The output must be the line with "scientific name: Bos taurus" and every following line to the end of the material, exactly as they appear, and nothing else.
START MATERIALS PROVIDED
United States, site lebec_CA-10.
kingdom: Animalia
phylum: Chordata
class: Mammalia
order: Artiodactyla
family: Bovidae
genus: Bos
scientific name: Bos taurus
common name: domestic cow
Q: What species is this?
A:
END MATERIALS PROVIDED
__SOLUTION__
scientific name: Bos taurus
common name: domestic cow
Q: What species is this?
A:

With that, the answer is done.